▸ What is being asked
When you reach a picture, pass over it; otherwise repeat the listing word for word.

▸ Data shown
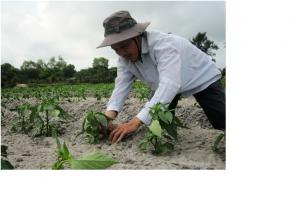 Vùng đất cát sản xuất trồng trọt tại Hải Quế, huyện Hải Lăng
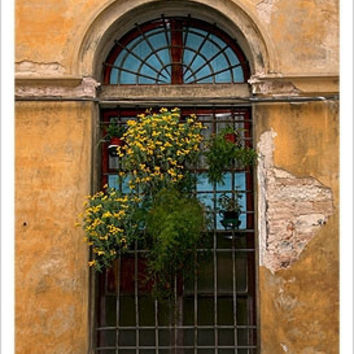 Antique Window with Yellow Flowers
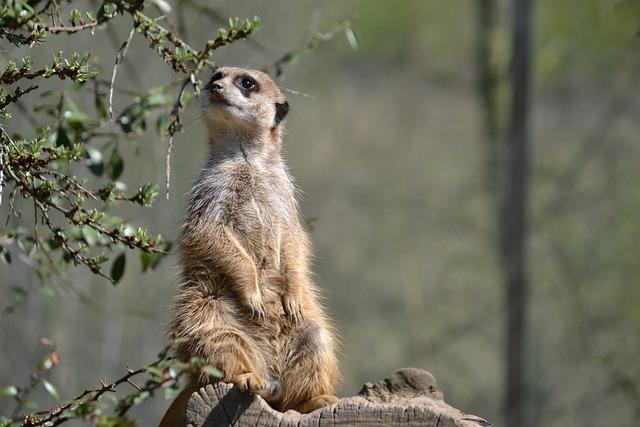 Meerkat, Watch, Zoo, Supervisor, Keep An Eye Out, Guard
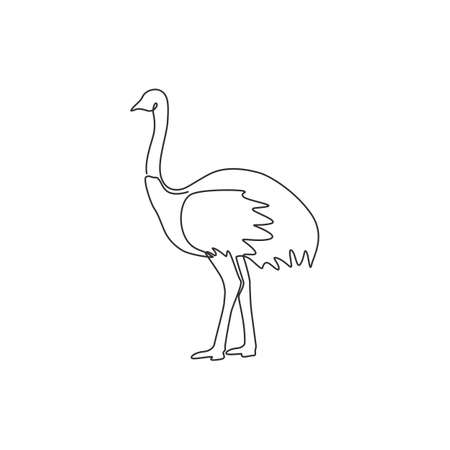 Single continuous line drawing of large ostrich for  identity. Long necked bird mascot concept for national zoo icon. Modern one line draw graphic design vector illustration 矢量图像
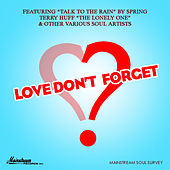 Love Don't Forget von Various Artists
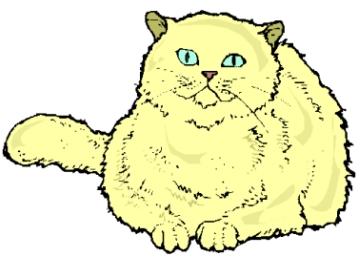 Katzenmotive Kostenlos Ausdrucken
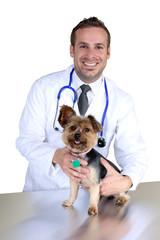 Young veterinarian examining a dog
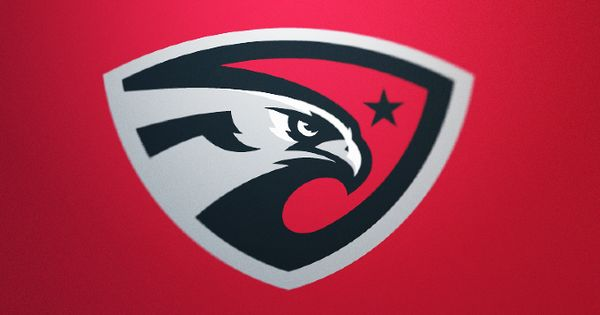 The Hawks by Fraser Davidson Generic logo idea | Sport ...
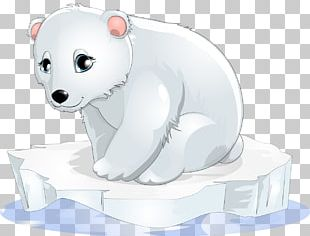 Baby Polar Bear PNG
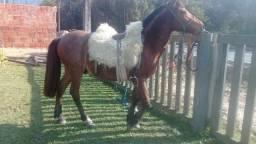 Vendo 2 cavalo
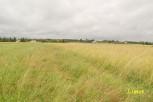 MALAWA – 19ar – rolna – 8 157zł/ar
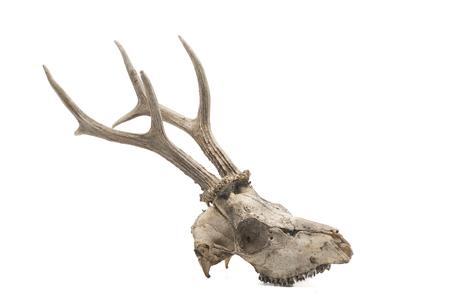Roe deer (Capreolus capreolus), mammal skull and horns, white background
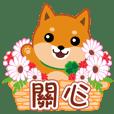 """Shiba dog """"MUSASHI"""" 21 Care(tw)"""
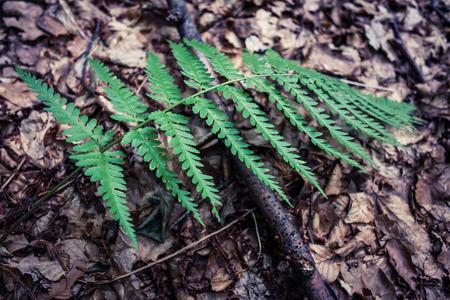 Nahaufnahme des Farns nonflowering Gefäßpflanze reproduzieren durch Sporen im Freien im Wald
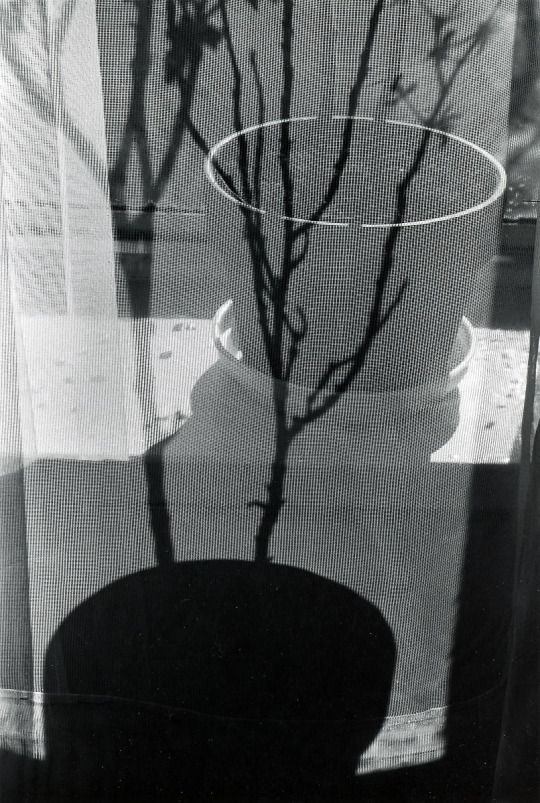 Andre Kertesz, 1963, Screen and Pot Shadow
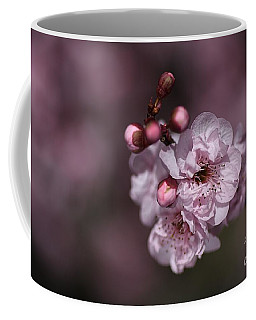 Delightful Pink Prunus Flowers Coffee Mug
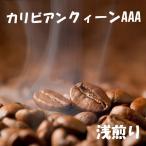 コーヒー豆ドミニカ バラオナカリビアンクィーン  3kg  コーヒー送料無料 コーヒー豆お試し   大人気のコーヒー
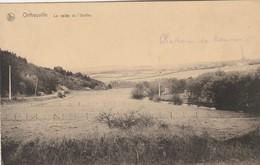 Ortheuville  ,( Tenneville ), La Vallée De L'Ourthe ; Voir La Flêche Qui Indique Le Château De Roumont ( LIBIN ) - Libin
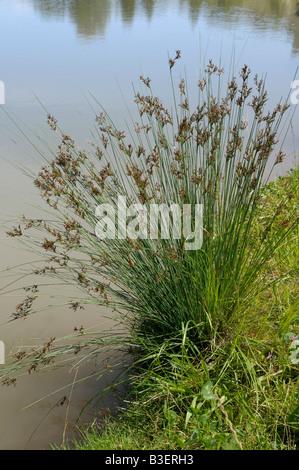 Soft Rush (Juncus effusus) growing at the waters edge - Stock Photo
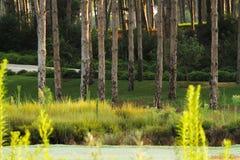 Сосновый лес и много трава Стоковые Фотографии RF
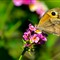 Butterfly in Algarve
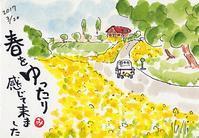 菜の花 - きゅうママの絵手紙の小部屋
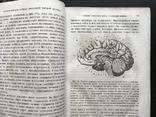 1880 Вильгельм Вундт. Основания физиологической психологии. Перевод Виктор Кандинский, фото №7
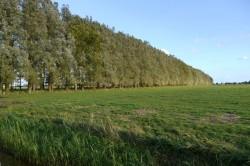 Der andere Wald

▸ Output of the task
 Vùng đất cát sản xuất trồng trọt tại Hải Quế, huyện Hải Lăng
 Antique Window with Yellow Flowers
 Meerkat, Watch, Zoo, Supervisor, Keep An Eye Out, Guard
 Single continuous line drawing of large ostrich for  identity. Long necked bird mascot concept for national zoo icon. Modern one line draw graphic design vector illustration 矢量图像
 Love Don't Forget von Various Artists
 Katzenmotive Kostenlos Ausdrucken
 Young veterinarian examining a dog
 The Hawks by Fraser Davidson Generic logo idea | Sport ...
 Baby Polar Bear PNG
 Vendo 2 cavalo
 MALAWA – 19ar – rolna – 8 157zł/ar
Roe deer (Capreolus capreolus), mammal skull and horns, white background
 """Shiba dog """"MUSASHI"""" 21 Care(tw)"""
 Nahaufnahme des Farns nonflowering Gefäßpflanze reproduzieren durch Sporen im Freien im Wald
 Andre Kertesz, 1963, Screen and Pot Shadow
 Delightful Pink Prunus Flowers Coffee Mug
 コーヒー豆ドミニカ バラオナカリビアンクィーン  3kg  コーヒー送料無料 コーヒー豆お試し   大人気のコーヒー
 Ortheuville  ,( Tenneville ), La Vallée De L'Ourthe ; Voir La Flêche Qui Indique Le Château De Roumont ( LIBIN ) - Libin
 Soft Rush (Juncus effusus) growing at the waters edge - Stock Photo
 Сосновый лес и много трава Стоковые Фотографии RF
 Butterfly in Algarve
 菜の花 - きゅうママの絵手紙の小部屋
 1880 Вильгельм Вундт. Основания физиологической психологии. Перевод Виктор Кандинский, фото №7
 Der andere Wald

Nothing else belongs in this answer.